(Visual spatial reasoning items)
□ □ □ □ □ □ □

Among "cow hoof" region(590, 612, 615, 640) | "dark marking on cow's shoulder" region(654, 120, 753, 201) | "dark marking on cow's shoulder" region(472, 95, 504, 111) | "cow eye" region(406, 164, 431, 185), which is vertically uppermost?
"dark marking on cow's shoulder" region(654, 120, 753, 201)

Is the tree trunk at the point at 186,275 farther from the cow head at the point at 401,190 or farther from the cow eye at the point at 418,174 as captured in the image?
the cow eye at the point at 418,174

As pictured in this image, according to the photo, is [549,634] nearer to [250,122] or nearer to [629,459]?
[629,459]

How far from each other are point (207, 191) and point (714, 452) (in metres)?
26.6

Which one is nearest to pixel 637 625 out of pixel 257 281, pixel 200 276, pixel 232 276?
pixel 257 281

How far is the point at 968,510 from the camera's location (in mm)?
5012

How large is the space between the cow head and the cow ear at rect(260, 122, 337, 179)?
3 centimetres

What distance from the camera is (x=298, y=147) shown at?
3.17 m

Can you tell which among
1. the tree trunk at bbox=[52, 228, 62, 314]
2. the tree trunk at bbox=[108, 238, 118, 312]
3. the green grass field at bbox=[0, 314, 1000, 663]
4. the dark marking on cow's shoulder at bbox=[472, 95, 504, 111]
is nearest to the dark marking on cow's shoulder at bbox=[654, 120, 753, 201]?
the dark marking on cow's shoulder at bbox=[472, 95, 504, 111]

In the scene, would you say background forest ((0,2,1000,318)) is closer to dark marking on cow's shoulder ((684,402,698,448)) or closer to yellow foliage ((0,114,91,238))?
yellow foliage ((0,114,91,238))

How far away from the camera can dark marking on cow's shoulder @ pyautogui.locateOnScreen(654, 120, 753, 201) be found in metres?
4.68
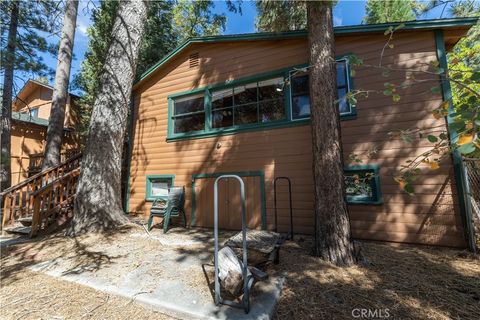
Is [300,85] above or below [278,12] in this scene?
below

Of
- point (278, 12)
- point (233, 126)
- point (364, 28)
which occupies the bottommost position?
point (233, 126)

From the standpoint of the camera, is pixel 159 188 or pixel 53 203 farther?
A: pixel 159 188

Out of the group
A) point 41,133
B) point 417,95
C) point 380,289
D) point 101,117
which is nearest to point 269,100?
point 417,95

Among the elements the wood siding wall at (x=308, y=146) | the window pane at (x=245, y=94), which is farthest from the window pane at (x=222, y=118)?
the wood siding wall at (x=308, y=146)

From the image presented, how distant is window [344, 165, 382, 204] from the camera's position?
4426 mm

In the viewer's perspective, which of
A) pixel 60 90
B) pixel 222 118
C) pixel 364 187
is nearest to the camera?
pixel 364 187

□ □ □ □ □ □ □

What needs to be done => Repeat the data exactly in full, omitting its pictures.

Final answer =>
Among "cow hoof" region(590, 612, 615, 640) | "dark marking on cow's shoulder" region(654, 120, 753, 201) | "dark marking on cow's shoulder" region(472, 95, 504, 111) | "cow eye" region(406, 164, 431, 185), which is vertically uppermost?
"dark marking on cow's shoulder" region(654, 120, 753, 201)

Is the tree trunk at the point at 186,275 farther from the cow head at the point at 401,190 or farther from the cow eye at the point at 418,174 as captured in the image?
the cow eye at the point at 418,174

As pictured in this image, according to the photo, is [549,634] nearer to [250,122] or nearer to [629,459]?
[629,459]

How far from each other are point (207, 191) and point (714, 452) (in metres)?
26.6

Which one is nearest to pixel 637 625 out of pixel 257 281, pixel 200 276, pixel 232 276?
pixel 257 281

How far is the point at 968,510 from the camera's location (in mm)?
5012

How large is the space between the cow head and the cow ear at rect(260, 122, 337, 179)?
3 centimetres

What distance from the camera is (x=298, y=147) shown at?
3.17 m

Can you tell which among
1. the tree trunk at bbox=[52, 228, 62, 314]
2. the tree trunk at bbox=[108, 238, 118, 312]
3. the green grass field at bbox=[0, 314, 1000, 663]
4. the dark marking on cow's shoulder at bbox=[472, 95, 504, 111]
is nearest to the dark marking on cow's shoulder at bbox=[654, 120, 753, 201]?
the dark marking on cow's shoulder at bbox=[472, 95, 504, 111]

In the scene, would you say background forest ((0,2,1000,318)) is closer to dark marking on cow's shoulder ((684,402,698,448)) or closer to yellow foliage ((0,114,91,238))?
yellow foliage ((0,114,91,238))

How far away from the camera can dark marking on cow's shoulder @ pyautogui.locateOnScreen(654, 120, 753, 201) be found in metres?
4.68
Is [300,85] above or below [278,12] in this scene?
below

Of
- point (278, 12)
- point (233, 126)
- point (364, 28)
which occupies the bottommost position?
point (233, 126)

From the standpoint of the camera, is pixel 159 188 or pixel 53 203 farther?
A: pixel 159 188

Out of the group
A) point 41,133
B) point 417,95
C) point 380,289
D) point 101,117
which is nearest to point 269,100?
point 417,95

Among the elements the wood siding wall at (x=308, y=146) | the window pane at (x=245, y=94), which is farthest from the window pane at (x=222, y=118)?
the wood siding wall at (x=308, y=146)

From the image presented, how distant is window [344, 165, 382, 204] from the camera's position?
4426 mm

In the viewer's perspective, which of
A) pixel 60 90
B) pixel 222 118
C) pixel 364 187
is nearest to the camera?
pixel 364 187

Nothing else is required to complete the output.